“A decade before this fall’s salmon-virus scare, a Canadian government researcher said she found a similar virus in more than 100 wild fish from Alaska to Vancouver Island,” reports Craig Welch in the Seattle Times.
Four researchers authored the paper, which studied “chum, coho, pink and sockeye salmon from the west coast of Vancouver Island, Southeast Alaska, and the Bering Sea between August 2002 and April 2003,” says the Canadian Press in the Huffington Post.
Field researcher Molly Kibenge found indications of the virus in 117 fish, though all were asymptomatic. That wasn’t terribly surprising: In a paper published in Diseases of Aquatic Organisms in 2001, where her husband Fred Kibenge was lead author, they had already concluded that wild salmon could contract–but weren’t in terrible danger from–ISAv:
Within Norway, Scotland and the Canadian east coast (considered the normal geographic distribution), ISAV has been documented to cause disease outbreaks only in marine farmed Atlantic salmon. Wild fish with virus but no disease are common (Nylund et al. 1999, Devold et al. 2000), suggesting that asymptomatic or mild infection usually occurs among wild fish in those regions.
With no particular urgency to the findings, the paper was filed away. However, back in October, the news broke that infectious salmon anemia had come to the West Coast–or at least it had according to researchers who were bucking the official Canadian government word on the subject. So the paper, which clearly disputed the official government word as well, was suddenly relevant.
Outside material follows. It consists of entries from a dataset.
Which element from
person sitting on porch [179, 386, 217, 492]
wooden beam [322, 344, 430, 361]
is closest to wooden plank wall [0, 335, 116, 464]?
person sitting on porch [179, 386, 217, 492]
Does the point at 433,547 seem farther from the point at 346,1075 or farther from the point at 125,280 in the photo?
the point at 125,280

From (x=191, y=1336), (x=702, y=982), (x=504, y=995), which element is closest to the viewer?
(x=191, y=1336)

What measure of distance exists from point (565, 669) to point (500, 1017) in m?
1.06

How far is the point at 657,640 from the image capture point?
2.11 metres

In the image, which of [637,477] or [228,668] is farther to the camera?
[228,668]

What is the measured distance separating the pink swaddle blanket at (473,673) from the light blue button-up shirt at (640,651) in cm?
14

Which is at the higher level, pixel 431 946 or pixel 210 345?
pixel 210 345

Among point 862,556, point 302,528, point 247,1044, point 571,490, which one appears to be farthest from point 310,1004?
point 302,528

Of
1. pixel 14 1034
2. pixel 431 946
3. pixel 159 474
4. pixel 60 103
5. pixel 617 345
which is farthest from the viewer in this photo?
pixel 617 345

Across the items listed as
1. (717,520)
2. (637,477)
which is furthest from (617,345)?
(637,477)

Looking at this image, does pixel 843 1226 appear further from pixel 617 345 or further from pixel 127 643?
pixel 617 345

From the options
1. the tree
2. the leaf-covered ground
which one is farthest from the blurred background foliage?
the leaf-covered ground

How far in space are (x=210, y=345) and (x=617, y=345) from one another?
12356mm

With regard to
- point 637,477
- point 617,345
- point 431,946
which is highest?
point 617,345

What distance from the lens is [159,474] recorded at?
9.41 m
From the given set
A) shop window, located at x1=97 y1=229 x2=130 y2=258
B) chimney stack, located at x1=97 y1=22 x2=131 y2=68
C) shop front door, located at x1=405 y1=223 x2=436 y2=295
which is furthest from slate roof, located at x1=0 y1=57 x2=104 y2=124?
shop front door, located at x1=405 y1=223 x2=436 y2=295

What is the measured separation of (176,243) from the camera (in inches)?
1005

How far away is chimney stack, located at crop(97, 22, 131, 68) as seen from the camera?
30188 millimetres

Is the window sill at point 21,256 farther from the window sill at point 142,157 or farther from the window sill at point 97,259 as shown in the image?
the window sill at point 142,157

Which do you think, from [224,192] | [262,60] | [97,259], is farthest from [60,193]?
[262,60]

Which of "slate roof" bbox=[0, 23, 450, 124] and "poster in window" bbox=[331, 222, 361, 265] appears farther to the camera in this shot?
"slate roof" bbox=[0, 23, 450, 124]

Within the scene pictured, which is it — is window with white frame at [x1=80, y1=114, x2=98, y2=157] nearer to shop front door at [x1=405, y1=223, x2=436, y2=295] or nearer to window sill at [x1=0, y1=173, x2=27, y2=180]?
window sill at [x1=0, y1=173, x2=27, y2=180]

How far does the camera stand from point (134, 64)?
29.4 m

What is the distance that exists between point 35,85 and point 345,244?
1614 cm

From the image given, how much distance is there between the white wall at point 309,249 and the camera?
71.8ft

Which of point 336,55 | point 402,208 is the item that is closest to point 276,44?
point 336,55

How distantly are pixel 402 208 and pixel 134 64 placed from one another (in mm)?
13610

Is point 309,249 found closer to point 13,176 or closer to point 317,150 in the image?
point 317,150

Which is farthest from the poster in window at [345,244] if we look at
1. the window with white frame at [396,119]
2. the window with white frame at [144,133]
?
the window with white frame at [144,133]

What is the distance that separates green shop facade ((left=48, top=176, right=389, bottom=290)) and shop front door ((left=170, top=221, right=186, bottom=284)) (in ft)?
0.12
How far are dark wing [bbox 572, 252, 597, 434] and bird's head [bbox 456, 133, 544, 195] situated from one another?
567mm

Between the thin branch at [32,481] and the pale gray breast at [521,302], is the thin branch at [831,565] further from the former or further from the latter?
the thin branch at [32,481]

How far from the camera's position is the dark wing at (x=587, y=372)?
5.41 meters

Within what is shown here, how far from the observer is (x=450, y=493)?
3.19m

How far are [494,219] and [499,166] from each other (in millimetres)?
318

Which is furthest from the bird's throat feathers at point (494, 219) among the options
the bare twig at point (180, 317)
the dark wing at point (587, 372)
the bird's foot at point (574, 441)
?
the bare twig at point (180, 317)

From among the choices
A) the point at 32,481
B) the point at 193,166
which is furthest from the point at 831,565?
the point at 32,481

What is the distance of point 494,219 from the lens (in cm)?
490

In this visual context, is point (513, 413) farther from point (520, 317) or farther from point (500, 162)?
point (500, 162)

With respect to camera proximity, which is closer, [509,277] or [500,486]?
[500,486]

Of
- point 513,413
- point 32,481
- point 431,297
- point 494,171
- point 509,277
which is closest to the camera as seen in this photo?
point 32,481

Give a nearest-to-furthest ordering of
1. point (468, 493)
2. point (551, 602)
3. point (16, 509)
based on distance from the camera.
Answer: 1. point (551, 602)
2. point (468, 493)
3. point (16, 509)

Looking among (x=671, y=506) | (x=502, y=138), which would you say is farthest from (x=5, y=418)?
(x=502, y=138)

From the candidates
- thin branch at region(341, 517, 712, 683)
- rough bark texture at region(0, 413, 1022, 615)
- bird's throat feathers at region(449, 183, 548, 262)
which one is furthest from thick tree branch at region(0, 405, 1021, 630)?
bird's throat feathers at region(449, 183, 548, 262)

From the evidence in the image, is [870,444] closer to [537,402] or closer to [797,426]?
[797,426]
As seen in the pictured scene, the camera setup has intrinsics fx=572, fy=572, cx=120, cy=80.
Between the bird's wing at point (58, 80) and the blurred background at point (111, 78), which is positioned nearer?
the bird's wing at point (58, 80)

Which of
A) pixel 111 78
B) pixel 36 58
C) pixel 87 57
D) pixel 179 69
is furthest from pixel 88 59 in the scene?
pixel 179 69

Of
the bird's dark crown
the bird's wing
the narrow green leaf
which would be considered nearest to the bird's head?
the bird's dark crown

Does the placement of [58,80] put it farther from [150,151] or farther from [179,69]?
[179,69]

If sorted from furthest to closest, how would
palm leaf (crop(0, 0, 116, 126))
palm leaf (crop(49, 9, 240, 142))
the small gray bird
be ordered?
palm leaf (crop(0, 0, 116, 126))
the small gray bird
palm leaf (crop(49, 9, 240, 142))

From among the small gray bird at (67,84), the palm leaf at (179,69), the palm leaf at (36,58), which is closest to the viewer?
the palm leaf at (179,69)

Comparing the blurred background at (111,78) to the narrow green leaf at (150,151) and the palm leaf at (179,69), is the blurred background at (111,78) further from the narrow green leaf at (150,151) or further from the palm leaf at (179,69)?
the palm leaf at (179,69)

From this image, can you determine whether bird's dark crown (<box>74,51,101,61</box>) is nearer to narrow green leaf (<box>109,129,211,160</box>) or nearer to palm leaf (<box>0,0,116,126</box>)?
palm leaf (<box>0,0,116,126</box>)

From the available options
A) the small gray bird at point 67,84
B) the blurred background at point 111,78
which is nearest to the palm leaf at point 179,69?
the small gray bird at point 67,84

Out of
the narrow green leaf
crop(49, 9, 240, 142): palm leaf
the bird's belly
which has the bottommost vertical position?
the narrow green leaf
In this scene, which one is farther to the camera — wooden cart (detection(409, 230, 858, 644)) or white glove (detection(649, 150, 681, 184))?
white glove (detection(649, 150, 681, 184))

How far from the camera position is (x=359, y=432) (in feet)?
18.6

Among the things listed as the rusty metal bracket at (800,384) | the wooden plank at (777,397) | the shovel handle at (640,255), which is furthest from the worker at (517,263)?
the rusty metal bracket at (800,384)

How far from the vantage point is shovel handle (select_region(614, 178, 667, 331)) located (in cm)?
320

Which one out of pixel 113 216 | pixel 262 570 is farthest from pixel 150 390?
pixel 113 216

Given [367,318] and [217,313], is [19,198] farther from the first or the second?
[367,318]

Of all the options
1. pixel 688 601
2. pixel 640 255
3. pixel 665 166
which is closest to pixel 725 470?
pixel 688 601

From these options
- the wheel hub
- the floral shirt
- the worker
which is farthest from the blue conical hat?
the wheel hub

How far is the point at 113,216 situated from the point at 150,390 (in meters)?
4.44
Molly Kibenge tried to get permission to submit the paper for publication in a journal–which would have opened the results up to peer review, for good or bad–but fellow author Simon Jones, of the Aquatic Animal Health Section of the Pacific Biological Station, refused. “[A]ll attempts to isolate the virus into cell culture failed,” he reminded Kibenge, who would have needed no reminding because it has been very difficult to isolate the virus into cell culture, even when working from dead salmon from the enormous Chilean outbreak that decimated the farmed salmon industry there.
Molly and Fred Kibenge’s 2001 paper suggests that very thing: “It is possible that ISAV strains of low virulence and non-pathogenic strains grow poorly or not at all in currently available fish cell lines,” they wrote.
When reports of more ISAv surfaced in early November, the government shot back that its tests, supported by an independent lab in Norway, showed no such thing. The problem? The Norwegian scientists actually disagreed:
“Our results are not conclusive, but do suggest … that an ISA virus is present in wild populations of O. nerka (Pacific sockeye),” Dr. Are Nylund, a professor of biology at the University of Bergen, wrote in an email exchange with The Seattle Times.
This tempest in a cell culture is ironic given that Molly Kibenge’s research, if accurate, would tend to reduce fears about the virus being “unleashed” in Pacific salmon–they already have it, it would seem, and are managing nicely. (That’s not to rule out the likelihood that the virus could mutate into a more virulent strain.)
What remains true is that farmed salmon Atlantic salmon are particularly susceptible to the virus, due in part to the cramped conditions of said farms, just as the close quarters of cities are breeding grounds for human viruses. The Canadian government’s alleged attempt to protect them from media exposure to the virus will do nothing to prevent an actual outbreak if wild fish are acting as a reservoir.
Meanwhile, Alexandra Morton, the biologist who found the latest suspect salmon, has had it with the governmental line. In a letter to Minister Ashfield she says:
Show us your Moncton test results because your lab is the only one that cannot find ISA virus. I would also suggest you stop obsessing over the quality of the River Inlet samples and go out and get your own samples. You have an entire department at your disposal.